La "deficite" è una malattia della politica, che in Italia ritorna ciclicamente. A differenza di altre malattie, come la bronchite o la polmonite, che aggrediscono l'uomo, la deficite aggredisce la salute del bilancio pubblico e viene contratta dai politici, coadiuvati da economisti compiacenti. Essa può essere definita come la propensione dei governanti di turno ad aumentare la spesa pubblica in deficit (da cui la sua definizione), non per fare nuovi investimenti, come prescrive la teoria economica keynesiana, ma per finanziare la spesa corrente, da cui ci si aspetta un ritorno positivo in termini elettorali.

La prima ondata di deficite in Italia risale agli anni '80, con i governi di centrosinistra.
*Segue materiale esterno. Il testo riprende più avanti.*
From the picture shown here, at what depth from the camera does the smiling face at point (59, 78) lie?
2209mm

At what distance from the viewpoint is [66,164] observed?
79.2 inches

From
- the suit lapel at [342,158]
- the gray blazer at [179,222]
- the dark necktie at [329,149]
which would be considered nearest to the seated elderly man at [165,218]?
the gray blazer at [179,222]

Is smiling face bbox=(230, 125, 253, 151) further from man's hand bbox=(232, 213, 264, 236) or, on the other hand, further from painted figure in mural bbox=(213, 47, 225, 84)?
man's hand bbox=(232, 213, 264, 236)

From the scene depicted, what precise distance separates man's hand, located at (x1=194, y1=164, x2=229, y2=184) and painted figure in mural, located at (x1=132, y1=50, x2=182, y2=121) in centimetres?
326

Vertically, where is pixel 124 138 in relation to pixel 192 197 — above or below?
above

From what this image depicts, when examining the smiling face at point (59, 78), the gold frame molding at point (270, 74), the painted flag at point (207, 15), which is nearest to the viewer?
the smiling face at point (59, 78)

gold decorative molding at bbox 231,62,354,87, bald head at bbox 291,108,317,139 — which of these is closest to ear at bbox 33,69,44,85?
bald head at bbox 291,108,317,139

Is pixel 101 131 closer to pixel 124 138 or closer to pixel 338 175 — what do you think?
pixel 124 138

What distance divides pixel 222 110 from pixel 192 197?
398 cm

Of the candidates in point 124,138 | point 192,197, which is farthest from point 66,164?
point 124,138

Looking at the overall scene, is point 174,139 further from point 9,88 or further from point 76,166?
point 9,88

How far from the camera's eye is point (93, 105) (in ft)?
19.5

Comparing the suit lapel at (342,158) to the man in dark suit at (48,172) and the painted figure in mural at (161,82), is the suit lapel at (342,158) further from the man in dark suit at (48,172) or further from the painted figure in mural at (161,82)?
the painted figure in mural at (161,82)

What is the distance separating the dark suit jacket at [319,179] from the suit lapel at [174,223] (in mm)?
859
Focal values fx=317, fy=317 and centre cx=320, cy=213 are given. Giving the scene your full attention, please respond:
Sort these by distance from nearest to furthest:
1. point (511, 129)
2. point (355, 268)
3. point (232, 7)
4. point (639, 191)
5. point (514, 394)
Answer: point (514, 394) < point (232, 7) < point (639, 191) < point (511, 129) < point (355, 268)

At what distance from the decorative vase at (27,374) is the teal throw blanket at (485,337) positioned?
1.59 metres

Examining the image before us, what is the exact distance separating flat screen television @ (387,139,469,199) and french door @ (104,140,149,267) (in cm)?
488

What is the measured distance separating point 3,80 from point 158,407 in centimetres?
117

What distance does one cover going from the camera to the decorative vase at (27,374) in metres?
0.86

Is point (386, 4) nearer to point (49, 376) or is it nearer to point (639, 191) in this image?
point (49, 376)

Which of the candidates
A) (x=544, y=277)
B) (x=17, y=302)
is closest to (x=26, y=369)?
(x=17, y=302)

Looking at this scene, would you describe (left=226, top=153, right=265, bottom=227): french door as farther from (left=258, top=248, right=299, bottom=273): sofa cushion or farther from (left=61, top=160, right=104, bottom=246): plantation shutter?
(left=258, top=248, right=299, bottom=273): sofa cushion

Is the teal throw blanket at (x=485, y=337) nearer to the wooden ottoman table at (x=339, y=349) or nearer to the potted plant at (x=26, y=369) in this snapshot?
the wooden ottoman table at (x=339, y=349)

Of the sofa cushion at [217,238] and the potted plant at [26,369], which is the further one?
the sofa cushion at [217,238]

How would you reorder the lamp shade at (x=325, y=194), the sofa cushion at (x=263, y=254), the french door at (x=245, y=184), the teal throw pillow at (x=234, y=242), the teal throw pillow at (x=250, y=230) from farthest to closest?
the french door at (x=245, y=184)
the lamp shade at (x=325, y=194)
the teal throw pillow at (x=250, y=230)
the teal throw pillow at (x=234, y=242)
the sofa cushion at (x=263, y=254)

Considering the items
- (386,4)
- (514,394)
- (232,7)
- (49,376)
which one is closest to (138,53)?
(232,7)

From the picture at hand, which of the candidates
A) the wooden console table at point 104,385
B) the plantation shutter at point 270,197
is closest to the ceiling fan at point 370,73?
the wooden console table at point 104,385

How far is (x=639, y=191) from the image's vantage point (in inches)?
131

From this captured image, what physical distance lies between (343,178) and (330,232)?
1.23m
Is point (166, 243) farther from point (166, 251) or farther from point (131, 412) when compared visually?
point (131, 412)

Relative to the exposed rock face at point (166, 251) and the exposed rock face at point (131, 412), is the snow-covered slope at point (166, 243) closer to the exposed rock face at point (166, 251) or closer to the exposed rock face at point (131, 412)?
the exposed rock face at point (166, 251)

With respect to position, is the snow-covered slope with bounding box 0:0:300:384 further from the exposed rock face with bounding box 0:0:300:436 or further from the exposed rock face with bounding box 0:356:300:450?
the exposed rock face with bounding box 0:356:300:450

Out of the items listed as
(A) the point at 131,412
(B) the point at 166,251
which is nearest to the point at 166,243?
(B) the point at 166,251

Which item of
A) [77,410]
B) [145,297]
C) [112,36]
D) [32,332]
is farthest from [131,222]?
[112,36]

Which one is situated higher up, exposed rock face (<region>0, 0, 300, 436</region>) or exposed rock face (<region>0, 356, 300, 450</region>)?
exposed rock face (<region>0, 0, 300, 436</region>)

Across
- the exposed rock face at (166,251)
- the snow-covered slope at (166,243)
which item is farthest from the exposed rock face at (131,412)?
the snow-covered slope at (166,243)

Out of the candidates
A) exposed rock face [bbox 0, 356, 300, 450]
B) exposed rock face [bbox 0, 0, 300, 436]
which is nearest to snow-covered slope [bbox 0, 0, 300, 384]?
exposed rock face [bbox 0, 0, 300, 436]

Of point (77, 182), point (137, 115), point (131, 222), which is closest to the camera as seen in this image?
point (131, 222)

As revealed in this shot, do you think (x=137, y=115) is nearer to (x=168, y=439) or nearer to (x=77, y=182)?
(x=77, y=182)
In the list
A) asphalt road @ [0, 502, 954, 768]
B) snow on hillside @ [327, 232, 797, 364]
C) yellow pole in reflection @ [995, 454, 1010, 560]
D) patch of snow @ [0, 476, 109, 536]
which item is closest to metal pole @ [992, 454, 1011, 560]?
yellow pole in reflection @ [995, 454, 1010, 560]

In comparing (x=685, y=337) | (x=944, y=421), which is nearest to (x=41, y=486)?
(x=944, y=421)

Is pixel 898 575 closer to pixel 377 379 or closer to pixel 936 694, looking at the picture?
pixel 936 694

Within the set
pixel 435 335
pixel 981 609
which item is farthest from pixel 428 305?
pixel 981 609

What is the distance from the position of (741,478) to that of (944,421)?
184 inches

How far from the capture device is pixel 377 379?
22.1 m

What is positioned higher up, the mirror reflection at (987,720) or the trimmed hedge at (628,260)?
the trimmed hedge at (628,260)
Allora c'era la lira, di cui qualcuno oggi caldeggia il ritorno. Risale ad allora, infatti, la diffusione incontrollata di questa malattia, che ha causato l'enorme debito pubblico che oggi abbiamo sulla groppa (2.400 miliardi di euro). In quegli anni, il rapporto annuale deficit/Pil non è mai sceso sotto il 10% (oggi le regole europee impongono il 3%) e tali deficit si sono accumulati di anno in anno facendo passare il rapporto debito/Pil dal 57% nel 1980 al 105% nel 1992, quando è scoppiata la prima vera grande crisi finanziaria italiana dei tempi moderni.

Quella crisi pose fine allo SME, il sistema europeo dei cambi amministrati. Per evitare il default (fallimento dello Stato), a giugno del 1992 venne costituito il governo tecnico di Giuliano Amato.

Quando c'è da approvare una pesante manovra finanziaria di lacrime e sangue, i politici di professione preferiscono di solito lasciare l'incombenza a un governo tecnico, di modo che, passato il pericolo, possano dire che non sono stati loro ad approvare le misure restrittive e impopolari, ma necessarie, del risanamento dei conti. Il governo Amato fece una doppia manovra: la prima a luglio di 30 mila miliardi di lire (incluso un prelievo forzoso sui conti correnti bancari del 6 per mille) e la seconda a settembre 1992 di quasi 100 mila miliardi di lire. Complessivamente, quelle manovre corrispondevano all'8% del Pil, che tradotte in valori attuali equivarrebbero a una manovra da 140 miliardi di euro. Insomma, una deficite cronica durata 12 anni venne curata alla fine con l'amara medicina imposta dal governo Amato. Con quella medicina, l'Italia fu salvata dal baratro e, per evitare che il rischio di default si potesse ripetere, venne approvato definitivamente alla Camera, nel successivo mese di ottobre 1992, il Trattato di Maastricht (il cosiddetto vincolo esterno per i futuri governi), che ha dato luogo all'Unione Monetaria Europea (Ume).

Una seconda puntata di deficite venne subita dal nostro Paese nel 2011-12 col governo Berlusconi (fu tolta in deficit l'Ici sulla prima casa) e in coincidenza con la crisi finanziaria globale, che in Italia assunse la forma di crisi del debito pubblico. Anche in quella occasione, i politici di professione lasciarono l'incombenza della cura al governo tecnico di Mario Monti, che fece una manovra da 30 miliardi di euro. Questa includeva anche la riforma Fornero della previdenza, che oggi Salvini vorrebbe nuovamente smantellare.

Infine, le forme più recenti di deficite includono gli 80 euro di Renzi (10 miliardi/anno), il reddito di cittadinanza di Di Maio (6) e quota 100 di Salvini (7), per un totale 23 miliardi all'anno, tutti in deficit. Come dire che anche il governo del cambiamento sulla deficite non ha cambiato proprio niente. La Commissione Ue ha preteso le clausole di salvaguardia sull'Iva, da applicare in automatico proprio per 23 miliardi nel 2020, e 28 nel 2021. Salvini ci vorrebbe aggiungere anche altri 12 miliardi di flat tax, per un totale di 35 miliardi, più le altre spese indifferibili. Perciò, la prossima manovra finanziaria sarà compresa tra i 40-45 miliardi. La farà questo governo o passerà la mano, come ormai è tradizione, a un nuovo governo tecnico che s'incaricherà di fare il lavoro sporco del risanamento dei conti?